The input -
********************

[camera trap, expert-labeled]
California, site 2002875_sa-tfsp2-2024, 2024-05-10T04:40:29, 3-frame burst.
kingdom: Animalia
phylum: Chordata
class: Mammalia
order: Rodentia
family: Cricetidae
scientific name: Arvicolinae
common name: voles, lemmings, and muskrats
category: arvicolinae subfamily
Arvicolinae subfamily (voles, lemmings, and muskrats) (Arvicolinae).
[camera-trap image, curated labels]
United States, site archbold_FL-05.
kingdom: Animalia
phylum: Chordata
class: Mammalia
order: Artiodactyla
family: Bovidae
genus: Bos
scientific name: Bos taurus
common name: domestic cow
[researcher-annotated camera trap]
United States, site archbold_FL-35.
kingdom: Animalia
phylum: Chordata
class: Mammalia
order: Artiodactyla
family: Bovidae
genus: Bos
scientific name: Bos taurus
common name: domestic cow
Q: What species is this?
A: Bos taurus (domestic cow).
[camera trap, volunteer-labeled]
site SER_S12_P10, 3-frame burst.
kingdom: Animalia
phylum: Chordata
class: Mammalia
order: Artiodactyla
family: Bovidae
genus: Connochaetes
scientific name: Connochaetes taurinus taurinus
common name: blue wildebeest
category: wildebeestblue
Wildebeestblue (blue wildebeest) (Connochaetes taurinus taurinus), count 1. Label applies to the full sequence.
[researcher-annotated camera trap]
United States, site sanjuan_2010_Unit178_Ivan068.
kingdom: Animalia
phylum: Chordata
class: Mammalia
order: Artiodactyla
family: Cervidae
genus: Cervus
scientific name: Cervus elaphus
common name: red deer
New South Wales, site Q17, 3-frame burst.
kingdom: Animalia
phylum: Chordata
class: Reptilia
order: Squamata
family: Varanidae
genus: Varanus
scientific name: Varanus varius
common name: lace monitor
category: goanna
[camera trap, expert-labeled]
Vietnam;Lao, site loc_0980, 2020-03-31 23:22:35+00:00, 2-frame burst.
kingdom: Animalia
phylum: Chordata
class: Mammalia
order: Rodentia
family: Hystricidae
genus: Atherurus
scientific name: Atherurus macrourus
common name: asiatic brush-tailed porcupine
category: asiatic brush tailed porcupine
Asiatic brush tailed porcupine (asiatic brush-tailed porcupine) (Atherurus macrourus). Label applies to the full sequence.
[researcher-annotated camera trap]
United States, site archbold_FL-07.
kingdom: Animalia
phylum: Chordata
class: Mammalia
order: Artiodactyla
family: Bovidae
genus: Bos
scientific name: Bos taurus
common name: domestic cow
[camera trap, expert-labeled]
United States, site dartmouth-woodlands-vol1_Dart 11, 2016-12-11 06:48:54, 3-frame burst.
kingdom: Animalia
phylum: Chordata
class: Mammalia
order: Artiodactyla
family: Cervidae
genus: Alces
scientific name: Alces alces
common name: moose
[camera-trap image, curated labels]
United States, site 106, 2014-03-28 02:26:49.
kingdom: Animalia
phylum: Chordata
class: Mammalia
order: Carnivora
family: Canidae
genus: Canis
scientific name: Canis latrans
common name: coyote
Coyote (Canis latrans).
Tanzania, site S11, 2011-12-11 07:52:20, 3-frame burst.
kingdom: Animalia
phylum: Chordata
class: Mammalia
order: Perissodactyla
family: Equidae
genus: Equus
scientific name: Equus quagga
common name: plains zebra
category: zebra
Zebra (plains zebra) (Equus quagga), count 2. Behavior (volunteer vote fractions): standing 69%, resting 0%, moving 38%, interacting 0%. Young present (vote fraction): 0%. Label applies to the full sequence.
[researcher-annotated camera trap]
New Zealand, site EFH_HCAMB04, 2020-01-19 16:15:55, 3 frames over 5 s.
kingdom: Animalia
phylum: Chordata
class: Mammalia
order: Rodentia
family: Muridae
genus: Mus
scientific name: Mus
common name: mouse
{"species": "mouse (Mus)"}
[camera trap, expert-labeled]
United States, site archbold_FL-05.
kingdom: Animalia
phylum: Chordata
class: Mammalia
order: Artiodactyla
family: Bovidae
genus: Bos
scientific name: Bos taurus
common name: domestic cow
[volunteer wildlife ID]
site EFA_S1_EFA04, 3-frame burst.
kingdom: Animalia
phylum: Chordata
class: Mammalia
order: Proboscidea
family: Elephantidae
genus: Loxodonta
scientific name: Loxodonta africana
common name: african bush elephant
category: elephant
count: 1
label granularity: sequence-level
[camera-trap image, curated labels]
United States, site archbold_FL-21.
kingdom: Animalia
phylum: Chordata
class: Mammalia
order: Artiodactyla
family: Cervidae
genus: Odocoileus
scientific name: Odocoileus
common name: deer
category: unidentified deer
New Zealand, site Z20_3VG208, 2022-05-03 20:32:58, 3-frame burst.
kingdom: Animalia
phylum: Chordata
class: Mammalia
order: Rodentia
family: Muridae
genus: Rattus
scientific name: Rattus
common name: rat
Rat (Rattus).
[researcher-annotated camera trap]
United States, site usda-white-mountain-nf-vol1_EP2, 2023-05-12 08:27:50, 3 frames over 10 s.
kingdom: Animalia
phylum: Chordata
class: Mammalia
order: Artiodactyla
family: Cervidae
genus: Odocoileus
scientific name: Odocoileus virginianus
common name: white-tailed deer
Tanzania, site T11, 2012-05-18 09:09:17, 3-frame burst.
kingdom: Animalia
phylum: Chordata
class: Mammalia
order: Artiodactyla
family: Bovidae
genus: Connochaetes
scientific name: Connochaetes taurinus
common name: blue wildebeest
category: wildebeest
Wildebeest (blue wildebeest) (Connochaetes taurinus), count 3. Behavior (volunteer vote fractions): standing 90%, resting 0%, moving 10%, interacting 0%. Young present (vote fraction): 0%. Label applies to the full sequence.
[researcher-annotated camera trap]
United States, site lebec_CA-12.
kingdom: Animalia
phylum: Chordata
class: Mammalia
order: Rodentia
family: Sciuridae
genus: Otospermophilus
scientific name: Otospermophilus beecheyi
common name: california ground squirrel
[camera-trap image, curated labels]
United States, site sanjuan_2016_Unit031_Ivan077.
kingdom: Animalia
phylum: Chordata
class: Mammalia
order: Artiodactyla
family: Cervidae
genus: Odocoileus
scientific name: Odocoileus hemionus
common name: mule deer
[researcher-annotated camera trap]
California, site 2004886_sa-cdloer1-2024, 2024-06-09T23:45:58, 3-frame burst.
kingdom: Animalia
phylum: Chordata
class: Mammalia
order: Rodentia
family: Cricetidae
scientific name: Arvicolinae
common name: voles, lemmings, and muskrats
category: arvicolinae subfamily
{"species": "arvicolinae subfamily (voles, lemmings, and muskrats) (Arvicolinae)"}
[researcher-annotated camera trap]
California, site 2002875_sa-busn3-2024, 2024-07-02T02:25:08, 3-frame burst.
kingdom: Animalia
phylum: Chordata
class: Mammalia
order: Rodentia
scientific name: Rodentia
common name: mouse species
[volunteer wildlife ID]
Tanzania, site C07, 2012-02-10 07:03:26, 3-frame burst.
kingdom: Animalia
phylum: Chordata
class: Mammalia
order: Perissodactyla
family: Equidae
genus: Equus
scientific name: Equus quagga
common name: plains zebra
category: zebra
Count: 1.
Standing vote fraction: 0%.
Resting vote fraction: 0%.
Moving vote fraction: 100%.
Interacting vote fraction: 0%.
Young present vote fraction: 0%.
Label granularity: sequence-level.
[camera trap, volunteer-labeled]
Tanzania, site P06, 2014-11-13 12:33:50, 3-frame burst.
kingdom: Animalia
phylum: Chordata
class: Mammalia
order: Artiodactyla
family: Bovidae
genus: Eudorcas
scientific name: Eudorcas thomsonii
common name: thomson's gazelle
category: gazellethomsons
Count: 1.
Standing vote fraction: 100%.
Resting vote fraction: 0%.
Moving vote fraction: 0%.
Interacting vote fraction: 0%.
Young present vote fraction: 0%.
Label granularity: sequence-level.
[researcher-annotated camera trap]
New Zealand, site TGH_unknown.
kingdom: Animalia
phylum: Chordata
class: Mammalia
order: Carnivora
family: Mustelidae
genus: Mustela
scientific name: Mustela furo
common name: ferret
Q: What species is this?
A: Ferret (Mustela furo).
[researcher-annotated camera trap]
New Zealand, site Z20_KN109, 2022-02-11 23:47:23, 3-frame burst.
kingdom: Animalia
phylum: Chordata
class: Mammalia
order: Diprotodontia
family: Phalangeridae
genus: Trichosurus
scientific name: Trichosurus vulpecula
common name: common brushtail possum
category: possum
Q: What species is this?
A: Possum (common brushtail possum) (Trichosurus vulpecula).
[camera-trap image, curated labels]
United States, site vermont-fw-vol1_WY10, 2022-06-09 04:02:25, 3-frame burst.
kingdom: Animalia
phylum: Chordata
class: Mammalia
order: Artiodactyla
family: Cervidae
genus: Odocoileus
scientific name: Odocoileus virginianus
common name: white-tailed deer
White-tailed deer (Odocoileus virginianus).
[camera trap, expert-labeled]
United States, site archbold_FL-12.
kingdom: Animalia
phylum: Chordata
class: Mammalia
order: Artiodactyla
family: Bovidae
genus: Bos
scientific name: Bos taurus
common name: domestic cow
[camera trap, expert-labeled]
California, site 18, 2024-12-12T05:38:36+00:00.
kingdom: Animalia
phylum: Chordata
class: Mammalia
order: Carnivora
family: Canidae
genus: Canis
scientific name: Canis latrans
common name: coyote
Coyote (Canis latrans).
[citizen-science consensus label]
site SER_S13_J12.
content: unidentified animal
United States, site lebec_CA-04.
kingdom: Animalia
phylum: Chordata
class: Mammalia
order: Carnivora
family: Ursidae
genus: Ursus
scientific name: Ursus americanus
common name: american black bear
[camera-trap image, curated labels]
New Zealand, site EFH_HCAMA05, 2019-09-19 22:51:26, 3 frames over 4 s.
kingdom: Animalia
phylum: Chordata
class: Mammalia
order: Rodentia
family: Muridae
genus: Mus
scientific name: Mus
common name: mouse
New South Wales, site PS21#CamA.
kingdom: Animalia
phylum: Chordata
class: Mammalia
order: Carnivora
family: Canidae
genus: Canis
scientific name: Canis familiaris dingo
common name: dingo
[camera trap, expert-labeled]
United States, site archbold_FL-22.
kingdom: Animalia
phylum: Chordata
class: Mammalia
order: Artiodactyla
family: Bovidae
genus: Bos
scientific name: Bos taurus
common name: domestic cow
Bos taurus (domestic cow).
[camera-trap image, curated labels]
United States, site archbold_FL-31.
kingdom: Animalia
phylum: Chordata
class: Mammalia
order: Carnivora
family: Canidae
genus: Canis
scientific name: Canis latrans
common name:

********************

Work instructions -
Write out every line from the entries where "South" appears.

Output -
New South Wales, site Q17, 3-frame burst.
New South Wales, site PS21#CamA.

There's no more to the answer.